▶ _Work instruction_
The records below are to be transcribed exactly, with the pictures removed.

'''

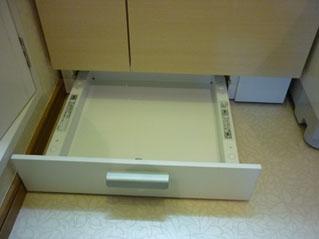 多機能洗面台_f0140817_11594394.jpg
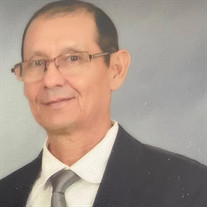 Victor Manuel Romero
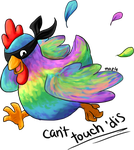 Ninja Rainbow Chicken by MapleDragon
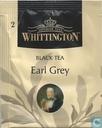 2 Earl Grey
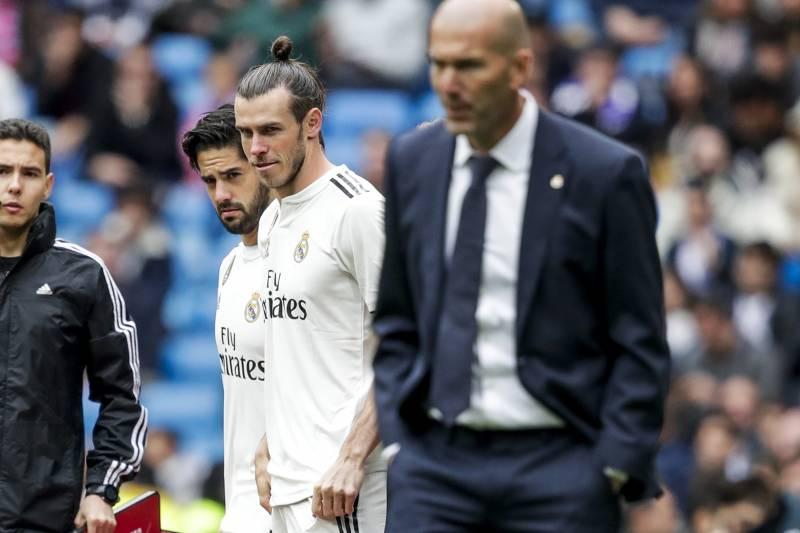 891e4a540da Zinedine Zidane on Gareth Bale Future   Conversations Stay in the ...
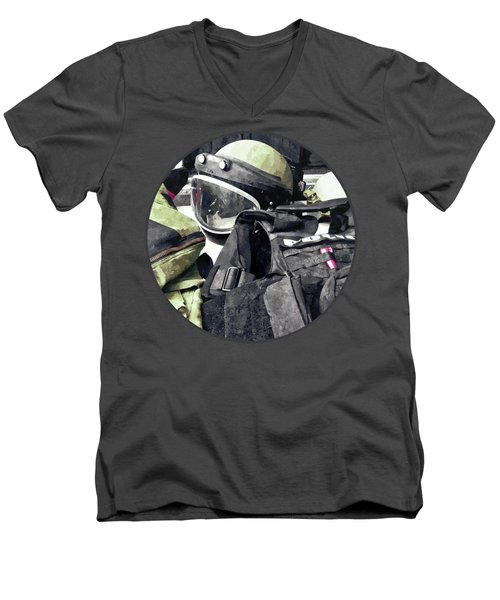 Bomb Squad Uniform Men's V-Neck T-Shirt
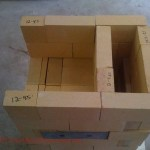 2x3x5.5_contra_w_oven - IMG_0236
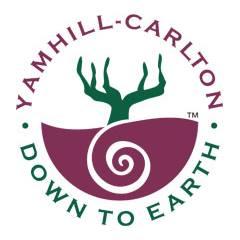 Yamhill Carlton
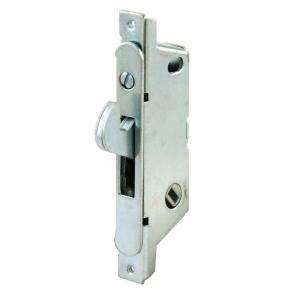 Prime Line Sliding Door Mortise Lock, Round Face, Adams Rite E 2121 at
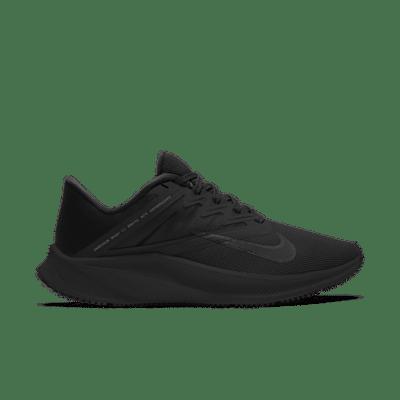 Nike Quest 3 Zwart CD0232-001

'''

▶ _Reply to the task_
 多機能洗面台_f0140817_11594394.jpg
 Victor Manuel Romero
 Ninja Rainbow Chicken by MapleDragon
 2 Earl Grey
 891e4a540da Zinedine Zidane on Gareth Bale Future   Conversations Stay in the ...
 Bomb Squad Uniform Men's V-Neck T-Shirt
 2x3x5.5_contra_w_oven - IMG_0236
 Yamhill Carlton
 Prime Line Sliding Door Mortise Lock, Round Face, Adams Rite E 2121 at
 Nike Quest 3 Zwart CD0232-001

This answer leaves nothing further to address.